We next need to adjust for the fact that some tables have more cells than others. We do this by calculating the “degrees of freedom” (d.f.) for the table, which are equal to the number of rows minus 1 times the number of columns minus 1. In this case, since the table has three rows and four columns, d.f. = (3 – 1)(4 – 1) = 6.

Once we’ve calculated the value of chi-square and determined the degrees of freedom, we can look up the probability that the differences in the sample are due to chance by referring to a table of “critical values of chi-square” found in the appendices of most statistics texts. Better yet, we can let the computer figure it out for us. In this case, a chi-square of 36.920 in a table with 6 degrees of freedom would occur by chance less than one time in a thousand (which we would write as “p<.001).”. The relationship is indeed statistically significant.

(In SPSS, “Asymp. Sig.” is equivalent to “p.” If “Asymp. Sig.” is shown as “.000,” this really means “<.0005,” which SPSS rounds to the nearest thousandth.)

(In SPSS, if you ask for Cramer’s V, you automatically get the “Approx. Sig.” Notice that, if you ask for both Cramer’s V and Chi-square, the “Approx. Sig.” for Cramer’s V appears to be identical to the “Asymp. Sig.” for the Pearson Chi-square. They are identical, so you really don’t need to ask for chi-square.)

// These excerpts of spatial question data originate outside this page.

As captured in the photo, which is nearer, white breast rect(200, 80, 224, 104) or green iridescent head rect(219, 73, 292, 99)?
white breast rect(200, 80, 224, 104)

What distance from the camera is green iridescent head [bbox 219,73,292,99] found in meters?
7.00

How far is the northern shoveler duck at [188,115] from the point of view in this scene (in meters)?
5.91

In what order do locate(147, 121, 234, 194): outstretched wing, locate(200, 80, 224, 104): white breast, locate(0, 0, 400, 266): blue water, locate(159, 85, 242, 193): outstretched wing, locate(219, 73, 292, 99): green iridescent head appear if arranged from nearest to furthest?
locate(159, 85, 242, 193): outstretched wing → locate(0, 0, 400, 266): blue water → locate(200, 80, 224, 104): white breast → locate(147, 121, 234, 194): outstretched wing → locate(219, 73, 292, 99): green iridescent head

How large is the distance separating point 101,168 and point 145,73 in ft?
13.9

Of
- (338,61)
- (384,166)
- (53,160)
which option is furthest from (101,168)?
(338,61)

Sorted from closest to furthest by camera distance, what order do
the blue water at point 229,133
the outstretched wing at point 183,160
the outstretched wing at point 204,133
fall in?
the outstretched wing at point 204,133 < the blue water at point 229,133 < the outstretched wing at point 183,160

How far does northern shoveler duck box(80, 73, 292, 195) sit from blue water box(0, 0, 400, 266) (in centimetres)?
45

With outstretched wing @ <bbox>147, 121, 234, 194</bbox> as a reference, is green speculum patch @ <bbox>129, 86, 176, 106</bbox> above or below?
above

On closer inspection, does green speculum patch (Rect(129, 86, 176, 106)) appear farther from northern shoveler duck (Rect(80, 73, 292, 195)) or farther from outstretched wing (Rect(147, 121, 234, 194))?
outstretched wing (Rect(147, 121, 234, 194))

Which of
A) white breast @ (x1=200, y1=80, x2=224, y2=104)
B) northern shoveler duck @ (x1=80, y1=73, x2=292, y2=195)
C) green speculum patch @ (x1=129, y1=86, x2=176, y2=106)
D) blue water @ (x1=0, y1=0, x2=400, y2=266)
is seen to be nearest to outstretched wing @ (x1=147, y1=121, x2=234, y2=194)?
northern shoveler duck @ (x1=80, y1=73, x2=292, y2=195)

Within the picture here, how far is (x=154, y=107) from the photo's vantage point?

If you ask for Kendall’s tau, you automatically get another measure of statistical significance, called the t-test. The "Approx. Sig." for this test is the significance of t, that is, the probability (p) that the relationship could have occurred by chance.

For Further Study

Creative Research Systems,” Statistical Significance,” The Survey Research System: Your Complete Software Solution for Survey Research. http//www.surveysystem.com/signif.htm.

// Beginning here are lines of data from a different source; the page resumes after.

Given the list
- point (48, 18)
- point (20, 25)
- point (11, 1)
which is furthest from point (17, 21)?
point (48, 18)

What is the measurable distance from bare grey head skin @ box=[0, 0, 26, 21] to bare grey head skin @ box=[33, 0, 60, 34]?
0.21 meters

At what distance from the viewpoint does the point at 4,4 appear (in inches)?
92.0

Lane, David M., “Chapter 16: Chi-Square,” HyperStat Textbook Online. http://davidmlane.com/hyperstat/chi_square.html.

[1] The formula for computing chi--square is:
             S[(f_o – f_e)²/f_e] where:
                                f_o = the observed frequency in each cell, and
                                f_e = the expected frequency in each cell.

[2] If the numbers were converted to percentages, they would (excluding votes for “other” candidates) show Clinton receiving 55 percent of the vote, Dole 34 percent, and Perot 11 percent. The actual figures from the 1996 election (again excluding “other” candidates) were Clinton 50 percent, Dole 41 percent, and Perot 9 percent. It is common for retrospective questions on surveys to exaggerate the margin of victory of winning candidates. This to some extent calls into question the validity of the measure used here. For the sake of the argument (though some might not concede the point), we are assuming, in addition to a representative sample, that Democrats, Independents, and Republicans are equally likely to lie or have faulty memories.

[3] If we had listed either (but not both) of the variables from high to low, the value of gamma would have been -.49.